The season also gives us Enterprise's first truly classic episode. Twilight riffs on previous episode ideas but also takes a strong influence from the movie Memento, with Archer affected by a neurological problem which prevents him from forming long-term memories. The episode unfolds as an alternate view of what happens if the Enterprise's mission fails and, although we know it won't, the episode is well-written and directed enough that it doesn't matter too much.

Other strong episodes include Proving Ground (even if the arrival of Andorian occasional semi-ally Shran is a little implausible), Strategem and Doctor's Orders (an excellent showcase for John Billingsley's acting). The season also ends with a strong arc starting with Azati Prime, where Enterprise takes incredibly heavy damage and is left crippled for the rest of the season. The crew have to find a way of destroying the Xindi weapon without having their normal resources to call upon, so have to resort to a diplomatic solution. In a post-9/11 world and with the far darker Battlestar Galactica reboot hitting screens at the same time, Enterprise takes a very different approach is still very true to the ethos of Star Trek, and does so reasonably well. The season-ending cliffhanger is less than compelling, however.

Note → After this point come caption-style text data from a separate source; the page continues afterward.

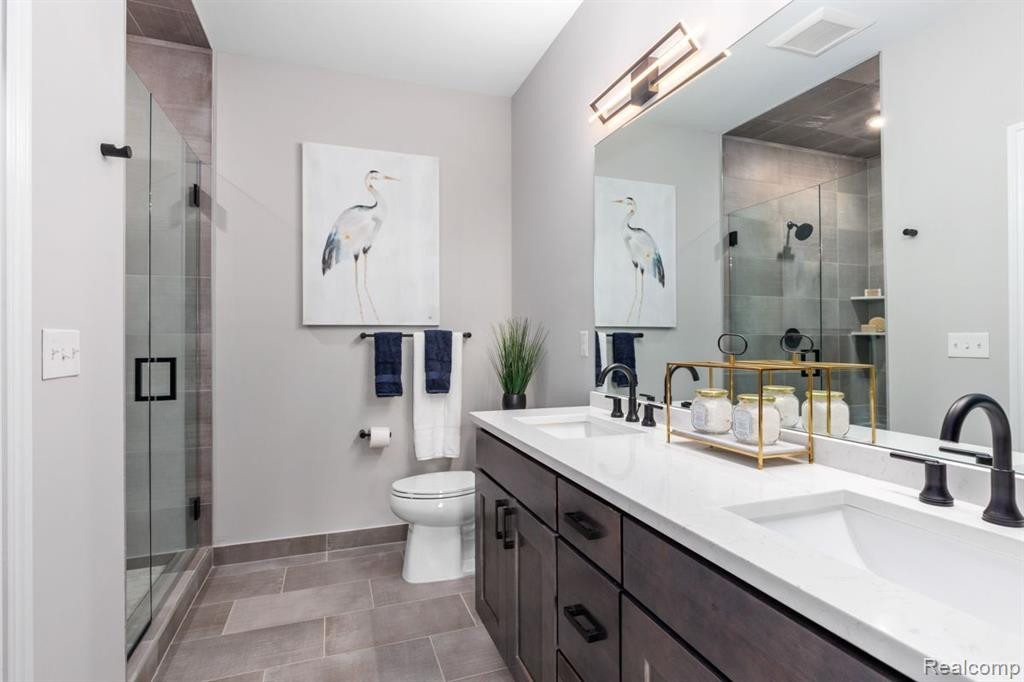 5847 Windword Drive, Brighton, MI 48116 — Photo 27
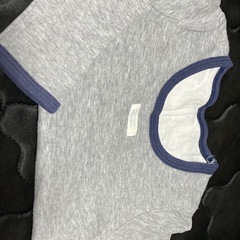 パジャマ、肌着　男の子　110.120の画像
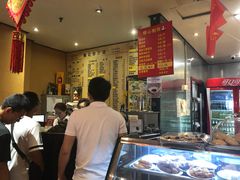-姚记炒肝店(簋街店)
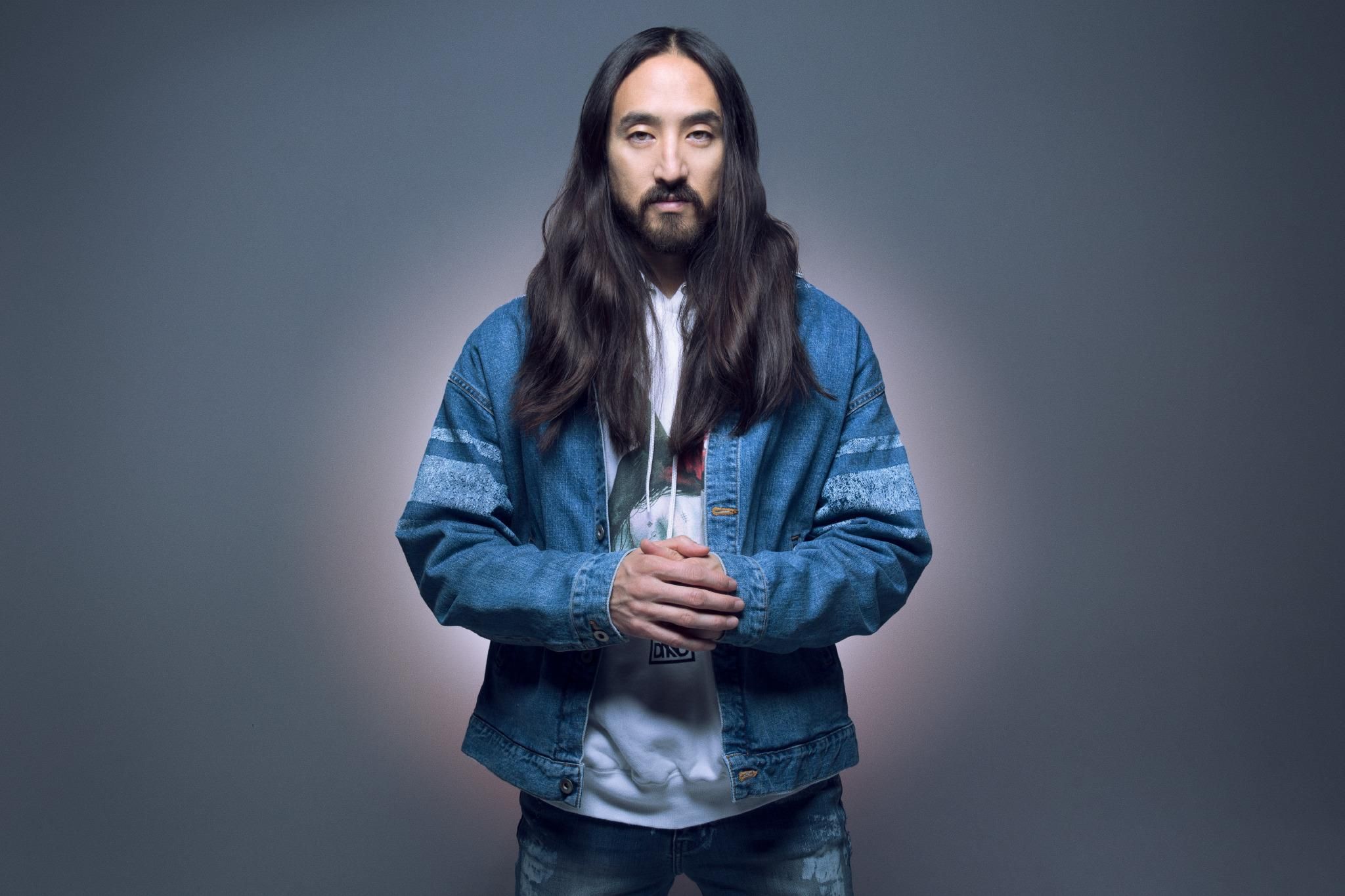 Spotify Ajak Steve Aoki Dalam Uji Coba Fitur NFT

The third season of Star Trek: Enterprise (****) is indeed better than the first two and the finest season of Star Trek since the end of Deep Space Nine. It's not perfect and occasionally resorts to tiresome Star Trek standbys, but it entertains and successfully finds a solution to the season-long arc that channels Star Trek at its finest. The season is available now on Blu-Ray (UK, USA) and on Netflix in the UK and Ireland.